» TASK DESCRIPTION: From the listing below, write out the lines verbatim, starting with the line containing "How far from the camera's" and continuing through the end of the listing. Omit any pictures from your answer.

(Spatial relationship records)
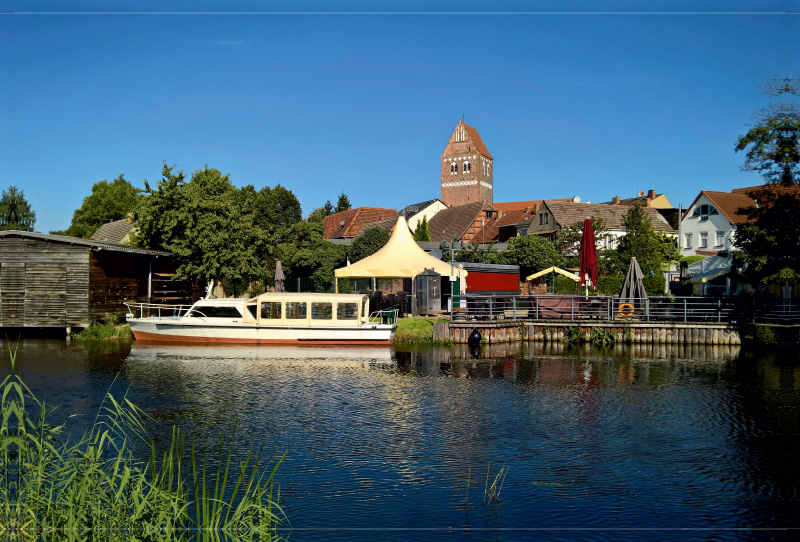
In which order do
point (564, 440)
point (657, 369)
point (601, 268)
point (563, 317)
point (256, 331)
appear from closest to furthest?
point (564, 440), point (657, 369), point (256, 331), point (563, 317), point (601, 268)

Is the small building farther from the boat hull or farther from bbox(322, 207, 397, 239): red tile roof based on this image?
the boat hull

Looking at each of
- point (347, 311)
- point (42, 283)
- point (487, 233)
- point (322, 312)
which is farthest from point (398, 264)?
point (487, 233)

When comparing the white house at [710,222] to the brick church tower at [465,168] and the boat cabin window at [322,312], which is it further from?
the brick church tower at [465,168]

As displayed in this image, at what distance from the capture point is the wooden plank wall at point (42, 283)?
31.1 meters

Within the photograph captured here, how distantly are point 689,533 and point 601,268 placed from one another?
132ft

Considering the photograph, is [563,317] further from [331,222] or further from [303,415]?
[331,222]

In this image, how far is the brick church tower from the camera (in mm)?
136625

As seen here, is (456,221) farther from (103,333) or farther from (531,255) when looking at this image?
(103,333)

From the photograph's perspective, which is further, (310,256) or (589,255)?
(310,256)

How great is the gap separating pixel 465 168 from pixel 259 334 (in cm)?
11473

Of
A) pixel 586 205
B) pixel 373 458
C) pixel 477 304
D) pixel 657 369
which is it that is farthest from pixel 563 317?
pixel 586 205

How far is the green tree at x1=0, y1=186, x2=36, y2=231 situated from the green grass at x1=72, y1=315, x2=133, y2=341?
61670 mm

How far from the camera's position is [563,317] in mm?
32469

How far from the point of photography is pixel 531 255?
4794 centimetres
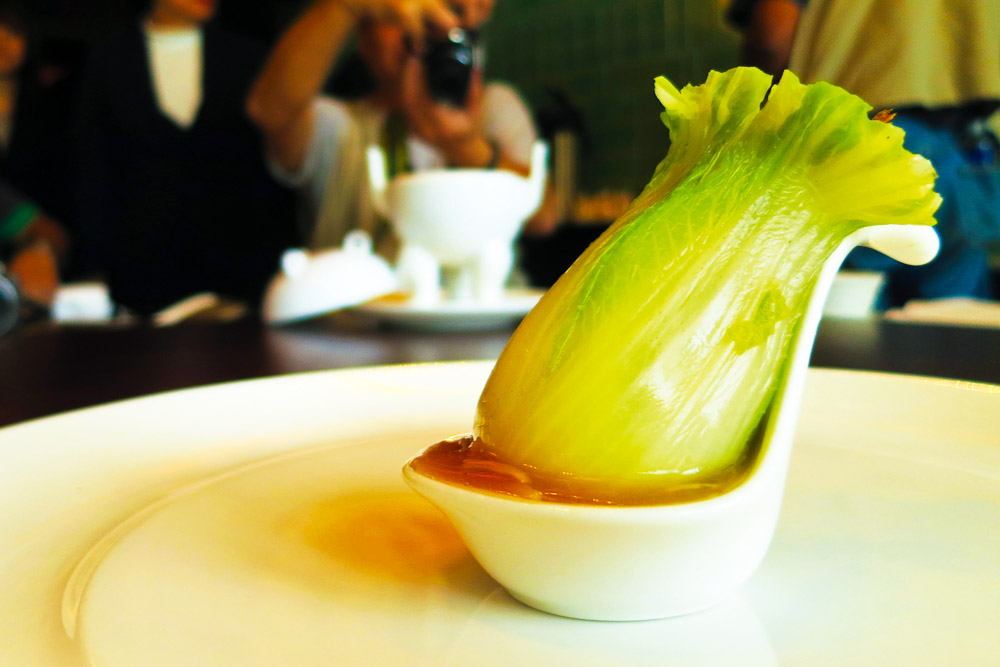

» OUTPUT BELOW:
How far from the camera's position is [563,317] in mm?
32469

How far from the point of photography is pixel 531 255?
4794 centimetres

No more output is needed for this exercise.